Mathematics

In this course we present reduced basis (RB) approximation and associated a posteriori error estimation for rapid and reliable solution of parametrized partial differential equations (PDEs). The focus is on rapidly convergent Galerkin approximations on a subspace spanned by "snapshots'"; rigorous and sharp a posteriori error estimators for the outputs/quantities of interest; efficient selection of quasi-optimal samples in general parameter domains; and Offline-Online computational procedures for rapid calculation in the many-query and real-time contexts.

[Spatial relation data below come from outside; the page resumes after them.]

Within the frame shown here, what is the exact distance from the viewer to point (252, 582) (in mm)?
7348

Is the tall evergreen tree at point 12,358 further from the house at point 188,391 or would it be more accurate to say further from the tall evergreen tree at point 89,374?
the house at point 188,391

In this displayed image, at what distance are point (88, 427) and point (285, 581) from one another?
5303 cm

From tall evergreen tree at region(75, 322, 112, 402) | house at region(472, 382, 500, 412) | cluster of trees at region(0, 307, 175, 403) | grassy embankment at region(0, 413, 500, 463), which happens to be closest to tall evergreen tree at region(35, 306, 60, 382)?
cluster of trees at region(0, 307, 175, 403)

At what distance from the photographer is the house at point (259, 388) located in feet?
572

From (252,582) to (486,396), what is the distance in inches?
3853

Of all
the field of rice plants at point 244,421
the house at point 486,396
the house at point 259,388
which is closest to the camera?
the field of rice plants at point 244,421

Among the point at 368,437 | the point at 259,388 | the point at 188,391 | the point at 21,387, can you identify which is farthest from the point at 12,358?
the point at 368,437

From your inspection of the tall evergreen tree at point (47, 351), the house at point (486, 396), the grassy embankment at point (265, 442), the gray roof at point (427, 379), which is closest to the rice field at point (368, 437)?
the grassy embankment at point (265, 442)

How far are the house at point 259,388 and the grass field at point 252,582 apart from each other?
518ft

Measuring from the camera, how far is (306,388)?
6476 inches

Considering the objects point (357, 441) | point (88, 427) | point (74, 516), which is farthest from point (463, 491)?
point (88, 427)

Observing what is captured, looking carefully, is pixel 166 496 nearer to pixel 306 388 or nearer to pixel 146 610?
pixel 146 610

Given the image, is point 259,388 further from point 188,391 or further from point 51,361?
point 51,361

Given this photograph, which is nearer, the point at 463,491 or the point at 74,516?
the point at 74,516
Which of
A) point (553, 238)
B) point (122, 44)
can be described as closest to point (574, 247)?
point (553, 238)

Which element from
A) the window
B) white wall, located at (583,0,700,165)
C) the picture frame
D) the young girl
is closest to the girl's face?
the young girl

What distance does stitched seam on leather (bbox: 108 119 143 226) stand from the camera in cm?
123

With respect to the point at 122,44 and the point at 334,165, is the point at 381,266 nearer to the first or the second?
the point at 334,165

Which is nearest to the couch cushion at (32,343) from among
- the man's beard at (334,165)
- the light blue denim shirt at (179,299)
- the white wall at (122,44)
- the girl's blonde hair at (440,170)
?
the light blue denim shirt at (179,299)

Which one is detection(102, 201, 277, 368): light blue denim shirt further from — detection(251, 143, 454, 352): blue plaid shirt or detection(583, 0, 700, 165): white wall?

We develop the RB methodology for a wide range of (coercive and non-coercive) elliptic and parabolic PDEs with several examples drawn from heat transfer, elasticity and fracture, acoustics, and fluid dynamics. We introduce the concept of affine and non-affine parametric dependence, some elements of approximation and algebraic stability. Finally, we consider application of RB techniques to parameter estimation, optimization, optimal control, and a comparison with other reduced order techniques, like Proper Orthogonal Decomposition. Some tutorials are prepared for the course based on FEniCS and Python within the training/educational library RBniCS (open-source based on python and FEniCS).

 

TOPICS:

• Introduction to RB methods, offline-online computing, elliptic coercive affine problems;
• Parameters space exploration, sampling, Greedy algorithm, POD;
• Residual based a posteriori error bounds and stability factors;
• Primal-Dual Approximation;
• Time dependent problems: POD-greedy sampling;
• Non-coercive problems;
• Approximation of coercivity and inf-sup parametrized constants;
• Geometrical parametrization;
• Reference worked problems;
• Examples of Applications in CFD and flow control;
• Tutorials (5 worked problems).

SOFTWARES:

We will employ the RBniCS package, which is an open-source code developed within SISSA mathLab in the framework of the AROMA-CFD ERC CoG project. We will provide 5 worked problems.